W-Tools

Documentation Status Documentation Built by gendocs GitHub

This Python package provides a set of convenient tools we use in the W-Team / Data to Decisions research group at the Colorado School of Mines.

Getting Started

wtools is installable using pip. We haven’t yet deployed wtools on PyPI as it is in its very early stages.

To get started using wtools, clone this project:

$ git clone https://github.com/csmwteam/wtools.git

Then go into that cloned development directory and perform a local installation via pip in your active virtual environment:

$ cd wtools
$ pip install -e .

Then be sure to add the wtools repository directory to your PYTHONPATH.

Contributing

Do you want to add features?

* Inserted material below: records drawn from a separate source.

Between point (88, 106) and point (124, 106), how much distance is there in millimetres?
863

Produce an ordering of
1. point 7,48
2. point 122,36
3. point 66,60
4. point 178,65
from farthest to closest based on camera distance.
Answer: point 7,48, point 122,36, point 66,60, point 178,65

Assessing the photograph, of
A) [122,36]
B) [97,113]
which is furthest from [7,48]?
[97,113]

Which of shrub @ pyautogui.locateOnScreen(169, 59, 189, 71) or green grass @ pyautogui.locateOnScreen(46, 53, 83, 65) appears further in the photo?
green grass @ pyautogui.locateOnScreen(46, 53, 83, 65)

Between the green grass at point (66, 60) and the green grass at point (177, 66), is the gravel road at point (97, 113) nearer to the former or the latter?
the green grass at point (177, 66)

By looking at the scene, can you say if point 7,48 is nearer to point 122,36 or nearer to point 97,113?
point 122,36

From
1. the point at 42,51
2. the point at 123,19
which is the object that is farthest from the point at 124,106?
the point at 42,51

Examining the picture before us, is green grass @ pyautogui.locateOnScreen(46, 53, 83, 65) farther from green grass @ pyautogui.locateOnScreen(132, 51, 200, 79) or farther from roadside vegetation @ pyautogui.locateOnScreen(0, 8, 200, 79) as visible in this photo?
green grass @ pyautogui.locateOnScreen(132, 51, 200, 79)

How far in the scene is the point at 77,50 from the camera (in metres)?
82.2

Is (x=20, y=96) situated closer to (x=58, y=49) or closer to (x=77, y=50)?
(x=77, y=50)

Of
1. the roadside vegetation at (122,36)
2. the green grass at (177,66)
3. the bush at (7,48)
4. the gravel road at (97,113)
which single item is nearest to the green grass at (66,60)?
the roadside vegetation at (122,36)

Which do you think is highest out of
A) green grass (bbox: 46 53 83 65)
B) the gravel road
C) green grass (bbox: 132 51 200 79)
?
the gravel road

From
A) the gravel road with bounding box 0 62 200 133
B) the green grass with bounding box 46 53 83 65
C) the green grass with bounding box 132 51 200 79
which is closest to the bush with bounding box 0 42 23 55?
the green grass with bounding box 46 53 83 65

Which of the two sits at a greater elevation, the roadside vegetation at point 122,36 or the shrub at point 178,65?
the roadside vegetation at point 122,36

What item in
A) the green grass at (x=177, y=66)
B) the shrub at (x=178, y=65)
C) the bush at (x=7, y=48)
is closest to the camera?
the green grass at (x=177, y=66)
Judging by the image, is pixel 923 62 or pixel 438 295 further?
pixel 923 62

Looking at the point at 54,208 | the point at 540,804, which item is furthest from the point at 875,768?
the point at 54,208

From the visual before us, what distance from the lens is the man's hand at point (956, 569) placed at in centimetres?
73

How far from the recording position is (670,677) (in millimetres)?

Then go ahead and make commits to the project and push them to GitHub and create a Pull Request!

In your virtual environment, make sure you have all of the proper dependancies installed:

$ pip install -r requirements.txt

About W-Tools

  • Author: Bane Sullivan
  • License: BSD-3-Clause
  • Copyright: 2018, Colorado School of Mines W-Team
  • Version: 0.0.3

wtools: a Python package for W-Team research needs

File I/O

This module holds several methods for standard file I/O for the data formats that we work with regularly. Much of this regarding Grid objects in inherrited directly into the Grid class.

readGSLib

wtools.fileio.readGSLib(filename)[source]

This will read a standard GSLib or GeoEAS data file to a pandas DataFrame.

Parameters:filename (str) – the string file name of the data to load. This can be a relative or abslute file path.
Returns:A table containing the all data arrays. Note that an attribute called header is added to the data frame contianing the string header line of the file.
Return type:pandas.DataFrame

saveGSLib

wtools.fileio.saveGSLib(filename, dataframe, header=None)[source]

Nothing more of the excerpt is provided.